Top of SELECTED PASSAGE

By Bruce Meadows
Rain, wet conditions no reason to stop working on your golf game
For those of us – and that includes me — who have been begging for more rain to ease drought conditions, you have reason to smile.
But when is enough enough?
In my perfect golf world, it would rain hard one day a week to thoroughly irrigate golf courses, then the sun would come out and allow us to tee it up.
Rain is a fact of life, and we are just getting more than normal, although it definitely affects our ability to play and even practice.
I should add a shameless plug, that even in rainy weather, there are still places such as Fairgrounds Golf Course – where I work in the pro shop four days a week – where you can try to keep your game in shape.
I asked local pros and amateurs to give me their thoughts on what to do when you can’t get our for nine or 18 holes. Here are some of their responses.
From pro Jess Stimack at Bennett Valley:
“Stay patient with your expectations when the weather does clear. Focus on your balance and grip pressure, as we tend to forget the simple things that make the golf swing work.
“Take an extra club on most shots, where you are realistically accounting for a slightly off-center strike.
“In wet conditions, try to shallow your swing with more of a sweeping motion. If you get or remain steep on your downswing, enjoy the mud bath!
“Most putting greens are in good shape regardless of how much rain we’ve had, and that is where the most rust can gather in our games.”
I like what Jess says about taking an extra club, but not just in wet conditions. How often have you looked at a shot and thought, “hey, I can probably get there with a really good 7-iron” and you end up short. Why try to hit a career 7-iron when a smooth 8 will produce better results?
From Jason Schmuhl at Windsor:
“The sport of golf has been losing people for a while now, leading to golf course closures and decreased revenues, and the weather we are having definitely doesn’t help.
“I think the best way to keep your game in shape when the weather is bad is by doing golf-specific exercises and keep swinging. Even if you can’t get out to hit balls, take your clubs and take practice swings every day. Keep your golf muscles active and work on the fundamentals.
“The more we can get families playing golf together the better for the future of golf. Introducing more women and kids to the game of golf is essential for the future success of golf courses.”
From Foxtail’s Val Verhunce, SSU golf coach:
“I am afraid it’s going to be a while. The best-draining course, Adobe Creek, just closed as you know. Sad to see. As for your questions here are a few thoughts.
“Golf in general is still on the decline. There is a definite decline in volume of rounds and lessons in the area and I don’t suspect it is because of pricing
“My guess is that “time” still plays a big factor, I think the average golfer who played two to three times a week is playing once a week. Play around, hang out, have a beer and a dog and give your buddies a hard time about the round. You know, the good old days!
“I know that we have been talking a lot about TOP golf and their model. They have turned the game more into an “entertainment” experience. Something to think about going forward?

Bottom of SELECTED PASSAGE

PROBLEMS TO WORK ON:
#1 According to the golf column, how many days a week does the writer work in the pro shop at Fairgrounds Golf Course?
#2 Transcribe the golf column, everything from "From Jason Schmuhl" down to "on the fundamentals.".

Top of ENTRIES SUPPLIED

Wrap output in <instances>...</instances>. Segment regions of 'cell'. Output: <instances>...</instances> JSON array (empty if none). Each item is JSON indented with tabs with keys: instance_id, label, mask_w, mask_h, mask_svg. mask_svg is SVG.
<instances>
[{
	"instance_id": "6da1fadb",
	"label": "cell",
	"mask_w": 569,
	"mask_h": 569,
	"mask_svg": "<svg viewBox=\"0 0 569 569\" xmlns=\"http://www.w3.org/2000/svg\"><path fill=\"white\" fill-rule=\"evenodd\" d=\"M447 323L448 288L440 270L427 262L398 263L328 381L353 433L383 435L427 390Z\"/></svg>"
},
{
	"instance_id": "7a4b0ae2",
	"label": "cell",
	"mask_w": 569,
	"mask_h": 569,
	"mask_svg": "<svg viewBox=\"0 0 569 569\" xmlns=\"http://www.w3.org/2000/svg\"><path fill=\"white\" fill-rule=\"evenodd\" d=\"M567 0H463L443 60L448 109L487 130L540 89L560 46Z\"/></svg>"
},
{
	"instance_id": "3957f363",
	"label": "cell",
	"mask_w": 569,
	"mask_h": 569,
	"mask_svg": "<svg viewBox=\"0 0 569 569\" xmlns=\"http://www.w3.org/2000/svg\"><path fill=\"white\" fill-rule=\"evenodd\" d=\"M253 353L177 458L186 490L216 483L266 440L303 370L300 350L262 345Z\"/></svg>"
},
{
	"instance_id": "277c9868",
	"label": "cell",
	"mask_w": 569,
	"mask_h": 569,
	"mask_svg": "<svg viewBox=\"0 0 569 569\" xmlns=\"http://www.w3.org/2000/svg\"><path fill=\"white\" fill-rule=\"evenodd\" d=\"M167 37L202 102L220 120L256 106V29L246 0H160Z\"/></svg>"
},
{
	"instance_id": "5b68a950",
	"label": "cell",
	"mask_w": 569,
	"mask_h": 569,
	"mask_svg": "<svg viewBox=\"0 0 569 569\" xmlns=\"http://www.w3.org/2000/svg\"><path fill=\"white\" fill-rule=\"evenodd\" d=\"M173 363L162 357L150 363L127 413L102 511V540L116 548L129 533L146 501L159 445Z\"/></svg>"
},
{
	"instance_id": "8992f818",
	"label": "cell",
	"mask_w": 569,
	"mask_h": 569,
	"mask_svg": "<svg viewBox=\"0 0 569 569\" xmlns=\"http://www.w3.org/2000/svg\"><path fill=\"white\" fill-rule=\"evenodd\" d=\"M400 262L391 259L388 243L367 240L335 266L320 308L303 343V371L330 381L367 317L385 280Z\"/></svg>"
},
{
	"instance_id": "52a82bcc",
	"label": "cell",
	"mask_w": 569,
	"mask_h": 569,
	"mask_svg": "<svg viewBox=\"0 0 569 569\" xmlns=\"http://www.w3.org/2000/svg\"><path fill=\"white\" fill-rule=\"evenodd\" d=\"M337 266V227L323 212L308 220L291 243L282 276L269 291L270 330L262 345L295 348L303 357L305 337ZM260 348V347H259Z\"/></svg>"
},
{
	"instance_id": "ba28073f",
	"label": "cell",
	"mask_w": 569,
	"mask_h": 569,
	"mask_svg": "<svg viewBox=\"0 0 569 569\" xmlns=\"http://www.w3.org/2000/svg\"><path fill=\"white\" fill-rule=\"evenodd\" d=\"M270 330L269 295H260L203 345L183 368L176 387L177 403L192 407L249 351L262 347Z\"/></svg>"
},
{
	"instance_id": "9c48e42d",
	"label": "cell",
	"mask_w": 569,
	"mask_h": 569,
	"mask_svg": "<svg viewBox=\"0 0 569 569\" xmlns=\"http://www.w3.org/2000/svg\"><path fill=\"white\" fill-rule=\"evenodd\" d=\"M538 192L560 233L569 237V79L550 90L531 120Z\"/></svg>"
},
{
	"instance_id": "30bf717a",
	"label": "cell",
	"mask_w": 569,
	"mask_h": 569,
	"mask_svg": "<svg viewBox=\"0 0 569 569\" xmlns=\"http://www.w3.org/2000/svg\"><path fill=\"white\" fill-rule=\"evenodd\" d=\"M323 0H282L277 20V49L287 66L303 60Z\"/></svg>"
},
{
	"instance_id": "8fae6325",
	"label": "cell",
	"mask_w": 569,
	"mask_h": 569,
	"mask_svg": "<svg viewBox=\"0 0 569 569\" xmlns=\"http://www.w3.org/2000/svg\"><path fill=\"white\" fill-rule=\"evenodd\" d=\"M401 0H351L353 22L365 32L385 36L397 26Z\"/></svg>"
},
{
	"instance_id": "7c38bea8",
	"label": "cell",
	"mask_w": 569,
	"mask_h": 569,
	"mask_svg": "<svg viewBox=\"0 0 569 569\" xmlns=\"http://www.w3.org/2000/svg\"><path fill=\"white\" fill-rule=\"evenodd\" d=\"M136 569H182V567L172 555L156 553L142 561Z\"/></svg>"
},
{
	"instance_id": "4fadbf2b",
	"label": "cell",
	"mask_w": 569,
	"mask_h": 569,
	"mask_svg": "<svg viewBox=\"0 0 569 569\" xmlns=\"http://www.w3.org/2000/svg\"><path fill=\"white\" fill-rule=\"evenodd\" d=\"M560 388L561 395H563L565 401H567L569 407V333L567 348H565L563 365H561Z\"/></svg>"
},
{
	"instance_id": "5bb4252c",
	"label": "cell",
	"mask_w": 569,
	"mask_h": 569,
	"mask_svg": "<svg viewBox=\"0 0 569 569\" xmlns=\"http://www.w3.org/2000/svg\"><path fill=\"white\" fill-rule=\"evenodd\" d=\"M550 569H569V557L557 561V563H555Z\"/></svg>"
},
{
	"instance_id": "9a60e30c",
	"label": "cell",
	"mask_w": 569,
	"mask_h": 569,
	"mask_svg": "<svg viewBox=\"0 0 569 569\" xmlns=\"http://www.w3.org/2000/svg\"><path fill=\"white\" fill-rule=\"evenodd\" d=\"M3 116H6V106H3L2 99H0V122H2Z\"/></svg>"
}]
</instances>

Bottom of ENTRIES SUPPLIED

WRITTEN ANSWERS:
#1 Four days a week.

#2
From Jason Schmuhl at Windsor:
“The sport of golf has been losing people for a while now, leading to golf course closures and decreased revenues, and the weather we are having definitely doesn’t help.
“I think the best way to keep your game in shape when the weather is bad is by doing golf-specific exercises and keep swinging. Even if you can’t get out to hit balls, take your clubs and take practice swings every day. Keep your golf muscles active and work on the fundamentals.